Like others, he is sad about the state of his hometown. “I am ashamed of it. I am 71 and I am living here all my life. I wouldn’t stay here in this town after 8pm at night. It is an unsafe time at night. We have a lot if multicultural and different types of people.”
Further up the N4 in Sligo, Varadkar last year launched Project Ireland 2040, the capital development plan he believes will help spread growth to the regions. Fianna Fáil zeroed in on the promotion of the plan to further its claim that Varadkar is spin over substance, the party’s main attack line on the Taoiseach.
The four seat Sligo-Leitrim constituency currently has two Fianna Fáil TDs, and one each for Sinn Féin and Fine Gael, whose deputy, Tony McLoughlin, is retiring.
In the Johnston Court shopping centre in Sligo town, Tom McLoughlin, an unaligned voter from Caltragh who is distantly related to his TD namesake, described Project Ireland as “crap”. Yet he is still likely to vote Fine Gael at the next election.
“Fianna Fáil, they busted us. I think they might just get back. It is a big Fianna Fáil town here. He is not doing anything wrong at the moment, Leo. He is holding his guns with this Brexit.”
Carmel Mullaney, whose husband John runs a clothes shop in the centre, says she too has yet to see much follow through on Project Ireland 2040. Her husband, she says, has noticed a “slight uptick” in business.
“But nothing compared to other towns.
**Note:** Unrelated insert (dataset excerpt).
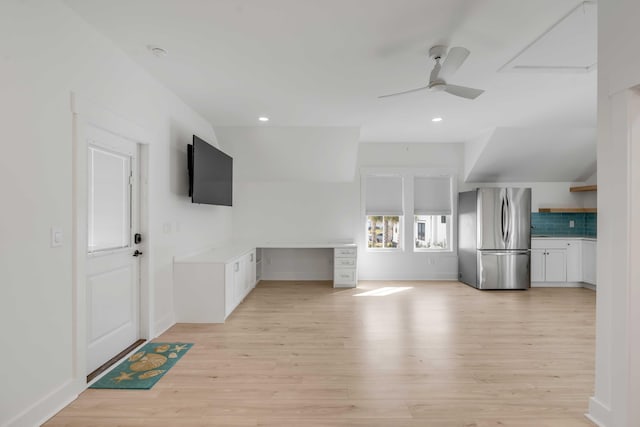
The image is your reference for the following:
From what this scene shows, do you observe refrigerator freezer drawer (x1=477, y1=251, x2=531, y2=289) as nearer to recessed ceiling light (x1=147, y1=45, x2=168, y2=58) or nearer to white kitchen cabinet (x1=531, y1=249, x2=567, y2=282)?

Sligo has always been behind,” she says.
The Government is “doing okay”, as is Varadkar, although, in her view, he needs to “tone it down ... some of the things he says, you’d think [he’d] stop and think before he said it”.
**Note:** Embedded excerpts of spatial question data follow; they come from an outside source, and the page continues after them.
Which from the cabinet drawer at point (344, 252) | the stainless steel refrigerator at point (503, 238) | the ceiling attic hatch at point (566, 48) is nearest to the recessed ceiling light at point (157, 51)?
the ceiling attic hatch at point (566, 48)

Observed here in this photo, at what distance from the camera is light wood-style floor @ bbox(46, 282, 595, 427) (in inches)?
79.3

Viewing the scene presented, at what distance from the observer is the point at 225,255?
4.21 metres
On Rockwood Parade, Pat Forde is walking to work at North Connaught Youth & Community Services, where he is regional director. “The town has come on well but there is an awful lot of empty buildings around the place,” he says. “But I think a lot of that might come down to rates and we don’t have the footfall.”
A Fianna Fáil supporter, he says he will vote for change at the next election. “As he admitted himself, I think he lacks the empathy,” he says of Varadkar.
Anne McLoughlin, also on her way to work, says Sligo town is not what it was.“It has improved slightly, nothing massive.”
For her, Varadkar has fallen short of initial expectations.
“We thought he was a clever man, young, forward thinking. There doesn’t seem to be any plan going forward. With Ireland, with Leo Varadkar, with Fine Gael. I can’t even say that Fianna Fáil would be any better.
“ I am not a fan of the Healy-Raes with their parochial politics. It is so irritating, but they are getting a serious amount of work done for their constituency.”
Not long ago, some in Fine Gael believed that Varadkar’s personal standing would be the main driver of the party’s success at the next election, but the strains of almost two years in office have made the Taoiseach just another politician in the eyes of many voters.
Back in December 2017, Brexit and the initial agreement on the backstop, the insurance policy to avoid a hard border, was the fuel powering Fine Gael’s popularity. Not one among the dozens of voters in Longford and Sligo who spoke to The Irish Times this week said the Brexit policy pursued by the Government was incorrect. A successful resolution to the process in the coming weeks may burnish the party’s standing once more.
Nor is there a great rush to any particular politician or party, aside from compliments towards some Independent TDs.
And, in a difference from the 2016 election campaign, when Fine Gael’s message of recovery fell flat outside Dublin, many in rural Ireland now feel that the economy has improved, if only marginally.
While he may no longer be hugely personally popular – in rural Ireland at least – the Taoiseach may still see a path, through Brexit and the economy, to capturing the extra five to six per cent he and his party covet.